» **Tasks to carry out**
a – In the router bit forum post, what material will the layers of the box be made of?
b – Reproduce everything in the router bit forum post from "# straight vs." down to "that the difference?".

**** Text extract ****

# straight vs. mortise?, and what bit for cleaning non-flat surface?



## achoox4 (Nov 9, 2012)

Having never used a mortising bit, and having seen the very angled bottom ends of bits like this - 
CMT 801.817.11 Mortising Router Bit 1/2-Inch Shank, 1-1/4-Inch Cutting Diameter, 1/2-Inch Cutting Length - Amazon.com
- I'm a bit confused as to the difference. 
On one hand (ignoring non-plunge straight bits), what is the difference beyond straight bits being relatively narrow and deep vs. mortise bits being relative shallow and wide?
On the other hand, what does the blade angle on the bottom of a mortise bit like the one above do the the shape of the cut, and is that the difference?


Next, which of these bits to use:
I want to make some very large-radius (vertical edge) corners on a box. The box will be well taller then the longest straight or flush bits, and obviously with enough layers (of MDF) to have meat in the corner to cut away. I would cut these layers slightly above size, perhaps bevelled a bit with a chamfer bit so that after assembly, the corner just looks like a slightly pixellated radius. Then, the box would have to be suspended by pivots at the axis of the intended radius at the top and bottom surface, and aimed at the bottom of the router bit, and turned within a 90-degree range, and shifted over time so that the router eventually cover and planes the entire "height" and angle range of that corner - a bit like a limited special case of router lathing.

A bottom-cleaning bit, rather more expensive, would make for a flat cut on its entire surface, thereby smoothing a largish stripe of wood on each pass - but perhaps so much that the wood has to be moved quite slowly.
A plunge-worthy straight bit would be heavily used at its usually least-used point, though (particularly if small-diameter) it might get rid of more bulk quickly when moved up and down the corner rather then turning on the pivot.

**** Dataset excerpts ****

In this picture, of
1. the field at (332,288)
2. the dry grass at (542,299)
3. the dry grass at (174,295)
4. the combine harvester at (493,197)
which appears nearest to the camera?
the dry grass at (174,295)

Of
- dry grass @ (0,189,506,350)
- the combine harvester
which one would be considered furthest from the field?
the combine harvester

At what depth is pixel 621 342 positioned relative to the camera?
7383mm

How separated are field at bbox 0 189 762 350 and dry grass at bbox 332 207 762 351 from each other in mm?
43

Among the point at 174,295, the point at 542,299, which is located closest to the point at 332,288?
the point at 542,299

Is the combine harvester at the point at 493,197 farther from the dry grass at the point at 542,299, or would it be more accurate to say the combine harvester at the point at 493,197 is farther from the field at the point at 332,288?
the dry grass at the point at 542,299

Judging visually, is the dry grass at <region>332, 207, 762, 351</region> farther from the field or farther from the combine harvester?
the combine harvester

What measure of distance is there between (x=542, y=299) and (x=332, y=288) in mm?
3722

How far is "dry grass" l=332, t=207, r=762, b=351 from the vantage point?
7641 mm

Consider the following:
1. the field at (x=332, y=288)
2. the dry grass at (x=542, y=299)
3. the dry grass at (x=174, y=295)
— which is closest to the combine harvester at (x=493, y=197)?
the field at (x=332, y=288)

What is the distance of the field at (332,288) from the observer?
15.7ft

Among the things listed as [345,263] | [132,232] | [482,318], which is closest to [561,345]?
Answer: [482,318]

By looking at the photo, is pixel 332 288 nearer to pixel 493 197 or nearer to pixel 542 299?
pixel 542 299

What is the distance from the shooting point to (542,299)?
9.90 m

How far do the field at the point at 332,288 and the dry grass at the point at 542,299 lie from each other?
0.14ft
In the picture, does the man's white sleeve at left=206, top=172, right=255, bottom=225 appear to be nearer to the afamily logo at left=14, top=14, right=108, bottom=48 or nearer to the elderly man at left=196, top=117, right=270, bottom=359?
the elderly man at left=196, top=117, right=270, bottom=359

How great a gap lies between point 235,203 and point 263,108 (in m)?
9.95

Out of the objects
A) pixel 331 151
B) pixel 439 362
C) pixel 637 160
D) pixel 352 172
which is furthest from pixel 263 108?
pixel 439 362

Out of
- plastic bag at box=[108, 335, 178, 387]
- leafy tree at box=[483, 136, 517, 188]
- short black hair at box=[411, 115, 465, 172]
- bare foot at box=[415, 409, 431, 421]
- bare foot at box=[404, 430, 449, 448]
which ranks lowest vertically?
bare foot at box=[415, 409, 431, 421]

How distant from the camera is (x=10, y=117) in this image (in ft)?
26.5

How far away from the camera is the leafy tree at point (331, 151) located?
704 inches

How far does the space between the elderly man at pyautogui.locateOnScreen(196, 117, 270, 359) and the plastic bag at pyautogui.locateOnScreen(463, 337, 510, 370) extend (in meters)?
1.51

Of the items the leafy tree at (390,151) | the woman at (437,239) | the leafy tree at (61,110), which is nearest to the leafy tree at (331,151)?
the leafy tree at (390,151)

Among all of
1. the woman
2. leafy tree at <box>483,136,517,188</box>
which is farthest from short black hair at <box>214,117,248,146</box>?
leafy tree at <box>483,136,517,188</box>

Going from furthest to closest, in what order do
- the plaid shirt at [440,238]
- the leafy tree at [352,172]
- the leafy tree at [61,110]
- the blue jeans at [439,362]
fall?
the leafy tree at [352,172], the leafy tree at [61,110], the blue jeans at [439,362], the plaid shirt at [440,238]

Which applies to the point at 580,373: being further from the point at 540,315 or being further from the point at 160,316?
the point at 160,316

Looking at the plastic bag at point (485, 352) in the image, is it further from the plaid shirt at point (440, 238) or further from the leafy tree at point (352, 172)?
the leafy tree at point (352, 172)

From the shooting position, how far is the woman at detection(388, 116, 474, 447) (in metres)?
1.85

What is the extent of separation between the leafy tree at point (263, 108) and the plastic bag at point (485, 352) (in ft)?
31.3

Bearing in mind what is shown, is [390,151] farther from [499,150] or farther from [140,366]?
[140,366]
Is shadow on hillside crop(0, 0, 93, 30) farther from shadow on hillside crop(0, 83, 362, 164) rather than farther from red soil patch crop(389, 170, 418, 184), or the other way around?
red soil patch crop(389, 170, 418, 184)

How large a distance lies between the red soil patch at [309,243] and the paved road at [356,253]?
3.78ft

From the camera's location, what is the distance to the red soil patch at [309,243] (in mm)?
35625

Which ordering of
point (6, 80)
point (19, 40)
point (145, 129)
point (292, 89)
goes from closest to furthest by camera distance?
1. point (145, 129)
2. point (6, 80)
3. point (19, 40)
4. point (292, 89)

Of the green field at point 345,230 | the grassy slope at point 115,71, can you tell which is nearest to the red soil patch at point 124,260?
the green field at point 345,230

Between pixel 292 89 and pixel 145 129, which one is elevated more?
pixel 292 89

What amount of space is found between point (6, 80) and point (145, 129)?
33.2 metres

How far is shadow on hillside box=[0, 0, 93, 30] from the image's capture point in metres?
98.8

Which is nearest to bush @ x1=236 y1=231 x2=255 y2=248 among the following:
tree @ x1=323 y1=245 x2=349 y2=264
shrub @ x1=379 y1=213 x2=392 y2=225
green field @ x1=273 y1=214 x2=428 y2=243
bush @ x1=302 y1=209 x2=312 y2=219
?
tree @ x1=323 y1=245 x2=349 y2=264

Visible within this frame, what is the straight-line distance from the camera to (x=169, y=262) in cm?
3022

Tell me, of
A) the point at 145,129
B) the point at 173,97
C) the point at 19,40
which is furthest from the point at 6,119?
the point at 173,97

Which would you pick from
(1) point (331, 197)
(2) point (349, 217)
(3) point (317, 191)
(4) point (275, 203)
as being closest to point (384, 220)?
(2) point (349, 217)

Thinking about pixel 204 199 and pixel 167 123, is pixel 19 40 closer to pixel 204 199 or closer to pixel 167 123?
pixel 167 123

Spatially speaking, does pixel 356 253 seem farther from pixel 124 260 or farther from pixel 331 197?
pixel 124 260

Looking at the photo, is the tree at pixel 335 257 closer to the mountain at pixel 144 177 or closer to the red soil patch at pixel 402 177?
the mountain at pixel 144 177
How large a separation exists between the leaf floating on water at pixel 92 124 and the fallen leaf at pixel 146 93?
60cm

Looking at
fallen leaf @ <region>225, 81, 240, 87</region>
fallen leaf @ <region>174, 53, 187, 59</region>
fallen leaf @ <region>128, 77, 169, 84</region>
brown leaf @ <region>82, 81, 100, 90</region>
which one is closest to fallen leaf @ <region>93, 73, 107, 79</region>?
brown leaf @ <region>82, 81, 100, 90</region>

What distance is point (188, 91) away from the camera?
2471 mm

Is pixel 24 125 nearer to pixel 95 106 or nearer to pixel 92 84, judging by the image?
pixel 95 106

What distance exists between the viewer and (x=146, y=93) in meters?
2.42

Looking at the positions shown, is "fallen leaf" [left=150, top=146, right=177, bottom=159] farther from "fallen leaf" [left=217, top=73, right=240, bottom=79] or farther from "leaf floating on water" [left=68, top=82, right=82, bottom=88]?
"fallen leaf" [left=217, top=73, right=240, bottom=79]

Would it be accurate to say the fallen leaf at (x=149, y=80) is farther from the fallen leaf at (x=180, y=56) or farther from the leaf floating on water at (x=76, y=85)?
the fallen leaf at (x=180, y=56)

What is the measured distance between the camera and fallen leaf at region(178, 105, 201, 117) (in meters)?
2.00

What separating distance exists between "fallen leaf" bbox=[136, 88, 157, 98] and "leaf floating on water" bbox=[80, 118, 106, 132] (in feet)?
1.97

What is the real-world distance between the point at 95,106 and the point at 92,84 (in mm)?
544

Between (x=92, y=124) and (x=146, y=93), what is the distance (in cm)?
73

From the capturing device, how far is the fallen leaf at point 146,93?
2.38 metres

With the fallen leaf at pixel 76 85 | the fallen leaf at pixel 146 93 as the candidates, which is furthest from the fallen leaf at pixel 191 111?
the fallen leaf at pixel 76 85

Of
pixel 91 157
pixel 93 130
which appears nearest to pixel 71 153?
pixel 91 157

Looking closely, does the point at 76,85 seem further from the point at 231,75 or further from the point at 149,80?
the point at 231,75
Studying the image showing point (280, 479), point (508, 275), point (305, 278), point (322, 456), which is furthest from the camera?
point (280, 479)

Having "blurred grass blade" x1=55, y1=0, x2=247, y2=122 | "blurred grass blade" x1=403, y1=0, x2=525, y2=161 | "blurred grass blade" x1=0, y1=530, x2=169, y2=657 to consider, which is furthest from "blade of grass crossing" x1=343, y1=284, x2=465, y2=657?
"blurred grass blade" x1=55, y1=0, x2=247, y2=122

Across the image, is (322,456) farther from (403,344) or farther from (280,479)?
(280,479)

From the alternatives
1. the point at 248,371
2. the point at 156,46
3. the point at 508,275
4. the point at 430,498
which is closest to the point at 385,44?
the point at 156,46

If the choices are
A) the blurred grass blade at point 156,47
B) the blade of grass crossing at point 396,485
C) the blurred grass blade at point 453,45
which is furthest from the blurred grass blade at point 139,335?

****

» **Task results**
a – MDF.

b –
# straight vs. mortise?, and what bit for cleaning non-flat surface?



## achoox4 (Nov 9, 2012)

Having never used a mortising bit, and having seen the very angled bottom ends of bits like this - 
CMT 801.817.11 Mortising Router Bit 1/2-Inch Shank, 1-1/4-Inch Cutting Diameter, 1/2-Inch Cutting Length - Amazon.com
- I'm a bit confused as to the difference. 
On one hand (ignoring non-plunge straight bits), what is the difference beyond straight bits being relatively narrow and deep vs. mortise bits being relative shallow and wide?
On the other hand, what does the blade angle on the bottom of a mortise bit like the one above do the the shape of the cut, and is that the difference?